Они живут в Европейском союзе, но тоскуют по другому Союзу – Советскому. В своем отношении к стране, где живут и гражданами которой являются большинство из них, они разделены почти поровну. Они обитают в своей среде, мало или совсем не общаясь с представителями «титульной» нации. Это русскоязычные жители Латвии. Подробное социологическое исследование жизни и взглядов этих людей недавно вышло в Риге.
Выводы, к которым пришли социологи, вошли в сборник статей «Общественная безопасность: Дилемма включенности-исключенности. Портрет русскоязычной общины Латвии». Вот что рассказала Радио Свобода его редактор и соавтор Жанета Озолиня. (Сборник издан при поддержке фонда Конрада Аденауэра в рамках европейского проекта Mobility and Inclusion in Multilingual Europe.)
– Идея этой книги возникла после украинских событий, поскольку латвийское государство заказало довольно много различных социологических исследований, чтобы выяснить мнение русскоязычных жителей страны по целому ряду вопросов. При чтении этих исследований меня не покидала мысль: ну ладно, мы узнали, что 53% русскоязычных – патриоты Латвии, а 46%, увы, нет. Но почему 83% из них по-прежнему думают, что Советский Союз был стоящей вещью? Мне недоставало ответов на вопросы о том, по каким причинам люди думают так или иначе. И меня удивляло, что ответы, свидетельствующие о симпатиях к Советскому Союзу и России, одинаково характерны как для граждан, так и для неграждан и для всех возрастных категорий. Закономерно было выяснить их аргументацию.
Мы говорим о Латвии как о двухобщинном государстве, и эта рамка нам подходит: две общины говорят на двух языках, смотрят разные телеканалы, ходят развлекаться в разные клубы и друг с другом практически не общаются. Исследование базируется в основном на опросах фокус-групп и на индивидуальных интервью. Мы спрашивали русскоговорящих людей, занятых в различных сферах, пенсионеров, молодежь, как они чувствуют себя в латвийском обществе, как они видят в нем свое будущее. Мы прошлись по важнейшим секторам: экономике, негосударственным организациям, системе образования, по социальным сетям, культуре, русской диаспоре как части латвийской диаспоры в мире.
– Как язык, на котором говорит человек, влияет на его экономическое положение?
– Автор статьи по экономике, Гунарс Валдманис, выяснял, есть ли какие-то сферы, в которых русскоязычные не представлены. В этом можно было бы увидеть какие-то признаки дискриминации. Однако они оказались практически во всех отраслях. Но есть одна сфера, в которой они доминируют: это транспорт и логистика. Это стратегическая отрасль с большой долей в ВВП, и она зависит от российского рынка. Если она попадет в сложную ситуацию из-за геополитических потрясений, это отзовется не только на занятых в ней, но и на их семьях, и экономическое давление может перейти в социальное. Еще один экономический момент: есть некоторые сектора, которые недостаточно чутко реагируют на предложение информации на разных языках. К примеру, о так называемых «быстрых» кредитах (краткосрочные беззалоговые СМС- и онлайн-кредиты. – РС) латышский потребитель получает информацию гораздо более полную, поскольку она транслируется по латвийским телеканалам. Но русскоязычные не смотрят латвийские каналы, даже их передачи на русском, а смотрят российские, на которых этой информации нет. Поэтому таким людям гораздо легче попасть в кредитную ловушку.

• **Условие задачи 1**
Перепишите из отрывка о русскоязычных жителях Латвии участок от «Они живут в» до «in Multilingual Europe.)» включительно.

• **Исходные записи**
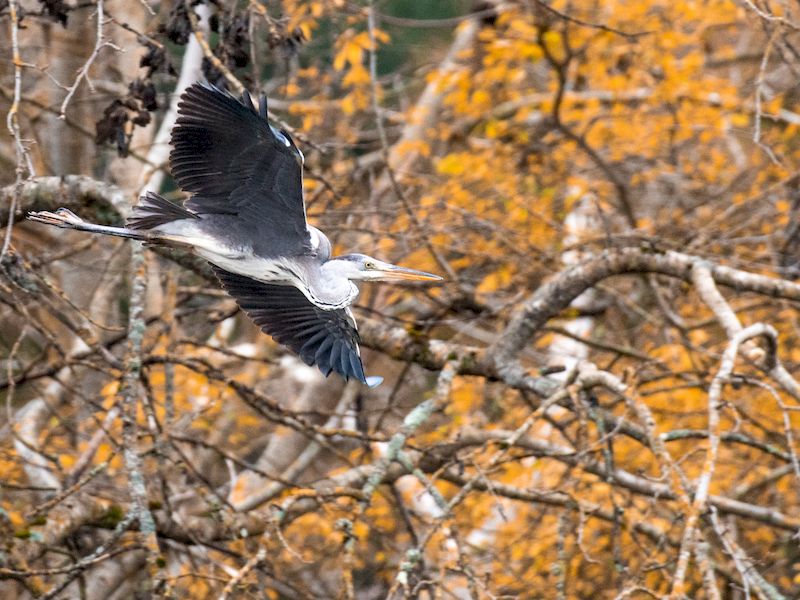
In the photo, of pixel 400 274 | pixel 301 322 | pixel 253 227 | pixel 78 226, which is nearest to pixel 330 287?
pixel 301 322

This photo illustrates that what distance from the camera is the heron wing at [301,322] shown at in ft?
12.1

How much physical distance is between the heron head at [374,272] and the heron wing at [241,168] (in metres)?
0.26

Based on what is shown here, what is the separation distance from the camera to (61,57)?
5.82m

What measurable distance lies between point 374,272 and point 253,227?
65cm

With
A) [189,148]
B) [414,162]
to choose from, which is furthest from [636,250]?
[414,162]

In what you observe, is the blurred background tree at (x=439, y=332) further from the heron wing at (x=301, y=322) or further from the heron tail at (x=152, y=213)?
the heron wing at (x=301, y=322)

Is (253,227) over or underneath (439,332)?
underneath

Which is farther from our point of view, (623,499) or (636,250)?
(623,499)

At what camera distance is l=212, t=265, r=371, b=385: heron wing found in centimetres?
370

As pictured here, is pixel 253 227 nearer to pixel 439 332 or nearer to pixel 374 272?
pixel 374 272

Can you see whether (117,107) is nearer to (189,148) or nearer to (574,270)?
(189,148)

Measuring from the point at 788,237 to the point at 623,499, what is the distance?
218 centimetres

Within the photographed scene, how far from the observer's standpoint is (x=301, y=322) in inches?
157

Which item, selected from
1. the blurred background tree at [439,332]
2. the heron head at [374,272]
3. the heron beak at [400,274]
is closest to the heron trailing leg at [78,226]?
the blurred background tree at [439,332]
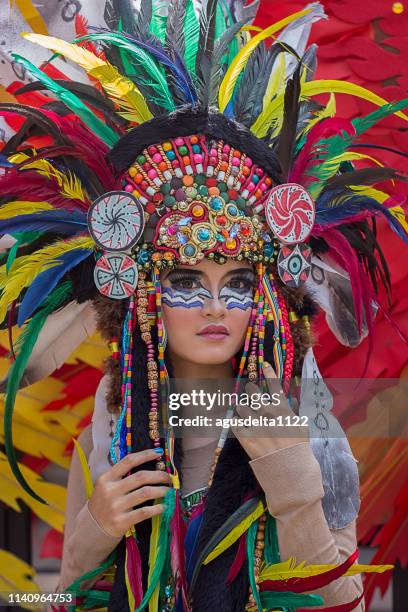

• **Условие задачи 2**
Пожалуйста, приведите все строки из записей, где встречается строка «tree». Регистр букв учитывается.

• **Ответ 1**
Они живут в Европейском союзе, но тоскуют по другому Союзу – Советскому. В своем отношении к стране, где живут и гражданами которой являются большинство из них, они разделены почти поровну. Они обитают в своей среде, мало или совсем не общаясь с представителями «титульной» нации. Это русскоязычные жители Латвии. Подробное социологическое исследование жизни и взглядов этих людей недавно вышло в Риге.
Выводы, к которым пришли социологи, вошли в сборник статей «Общественная безопасность: Дилемма включенности-исключенности. Портрет русскоязычной общины Латвии». Вот что рассказала Радио Свобода его редактор и соавтор Жанета Озолиня. (Сборник издан при поддержке фонда Конрада Аденауэра в рамках европейского проекта Mobility and Inclusion in Multilingual Europe.)

• **Ответ 2**
In what you observe, is the blurred background tree at (x=439, y=332) further from the heron wing at (x=301, y=322) or further from the heron tail at (x=152, y=213)?
1. the blurred background tree at [439,332]
the blurred background tree at [439,332]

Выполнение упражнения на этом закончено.